● **Instruction**
Reproduce each of the entries below word for word, keeping every line in its original order.

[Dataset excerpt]

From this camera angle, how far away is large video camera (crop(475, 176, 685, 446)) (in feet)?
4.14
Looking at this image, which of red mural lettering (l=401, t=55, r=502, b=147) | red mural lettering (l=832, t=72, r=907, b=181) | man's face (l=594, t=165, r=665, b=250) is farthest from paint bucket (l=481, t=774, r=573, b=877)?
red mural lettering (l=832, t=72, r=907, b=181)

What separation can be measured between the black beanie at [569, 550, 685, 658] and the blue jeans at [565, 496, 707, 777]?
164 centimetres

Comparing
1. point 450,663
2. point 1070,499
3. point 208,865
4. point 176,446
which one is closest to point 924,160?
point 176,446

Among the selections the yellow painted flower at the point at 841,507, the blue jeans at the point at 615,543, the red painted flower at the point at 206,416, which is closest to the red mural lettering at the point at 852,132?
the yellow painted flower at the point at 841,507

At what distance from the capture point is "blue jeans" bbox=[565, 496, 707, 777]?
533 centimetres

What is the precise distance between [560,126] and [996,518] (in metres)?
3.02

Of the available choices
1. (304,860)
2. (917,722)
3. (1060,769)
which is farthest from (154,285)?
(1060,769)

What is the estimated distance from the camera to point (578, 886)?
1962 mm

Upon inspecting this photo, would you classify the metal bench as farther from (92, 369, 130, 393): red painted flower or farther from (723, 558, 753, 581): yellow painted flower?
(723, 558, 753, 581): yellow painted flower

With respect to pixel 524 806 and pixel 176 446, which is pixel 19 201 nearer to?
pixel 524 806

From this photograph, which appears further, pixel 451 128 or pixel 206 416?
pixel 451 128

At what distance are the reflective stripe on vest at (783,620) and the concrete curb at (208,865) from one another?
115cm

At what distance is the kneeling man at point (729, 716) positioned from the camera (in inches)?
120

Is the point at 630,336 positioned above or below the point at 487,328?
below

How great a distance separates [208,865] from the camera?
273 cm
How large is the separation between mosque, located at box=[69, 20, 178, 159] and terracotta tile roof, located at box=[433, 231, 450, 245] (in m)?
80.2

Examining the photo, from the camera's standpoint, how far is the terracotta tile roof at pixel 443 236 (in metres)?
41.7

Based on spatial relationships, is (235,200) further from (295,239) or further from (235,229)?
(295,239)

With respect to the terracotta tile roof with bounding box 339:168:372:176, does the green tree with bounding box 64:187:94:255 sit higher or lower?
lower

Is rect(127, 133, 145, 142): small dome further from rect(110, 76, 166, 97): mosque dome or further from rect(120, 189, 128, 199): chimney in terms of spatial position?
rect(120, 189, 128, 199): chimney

● **Written answer**
From this camera angle, how far away is large video camera (crop(475, 176, 685, 446)) (in feet)?
4.14
Looking at this image, which of red mural lettering (l=401, t=55, r=502, b=147) | red mural lettering (l=832, t=72, r=907, b=181) | man's face (l=594, t=165, r=665, b=250) is farthest from paint bucket (l=481, t=774, r=573, b=877)?
red mural lettering (l=832, t=72, r=907, b=181)

What separation can be measured between the black beanie at [569, 550, 685, 658] and the blue jeans at [565, 496, 707, 777]?
164 centimetres

Comparing
1. point 450,663
2. point 1070,499
3. point 208,865
4. point 176,446
which one is closest to point 924,160?
point 176,446

Among the selections the yellow painted flower at the point at 841,507, the blue jeans at the point at 615,543, the red painted flower at the point at 206,416, which is closest to the red mural lettering at the point at 852,132?
the yellow painted flower at the point at 841,507

At what distance from the capture point is "blue jeans" bbox=[565, 496, 707, 777]?
533 centimetres

What is the precise distance between [560,126] and [996,518] (in metres)?
3.02

Of the available choices
1. (304,860)
2. (917,722)
3. (1060,769)
which is farthest from (154,285)?
(1060,769)

What is the estimated distance from the camera to point (578, 886)?
1962 mm

Upon inspecting this photo, would you classify the metal bench as farther from (92, 369, 130, 393): red painted flower or farther from (723, 558, 753, 581): yellow painted flower?
(723, 558, 753, 581): yellow painted flower

With respect to pixel 524 806 and pixel 176 446, which is pixel 19 201 nearer to?
pixel 524 806

From this photograph, which appears further, pixel 451 128 or pixel 206 416?
pixel 451 128

At what distance are the reflective stripe on vest at (783,620) and the concrete curb at (208,865) from one another?
115cm

At what distance is the kneeling man at point (729, 716) positioned from the camera (in inches)?
120

Is the point at 630,336 positioned above or below the point at 487,328?
below

How great a distance separates [208,865] from the camera?
273 cm
How large is the separation between mosque, located at box=[69, 20, 178, 159] and terracotta tile roof, located at box=[433, 231, 450, 245] (in m)?
80.2

Examining the photo, from the camera's standpoint, how far is the terracotta tile roof at pixel 443 236 (in metres)?
41.7

Based on spatial relationships, is (235,200) further from (295,239) or further from (235,229)?
(295,239)

With respect to the terracotta tile roof with bounding box 339:168:372:176, does the green tree with bounding box 64:187:94:255 sit higher or lower?
lower

Is rect(127, 133, 145, 142): small dome further from rect(110, 76, 166, 97): mosque dome or further from rect(120, 189, 128, 199): chimney in terms of spatial position?
rect(120, 189, 128, 199): chimney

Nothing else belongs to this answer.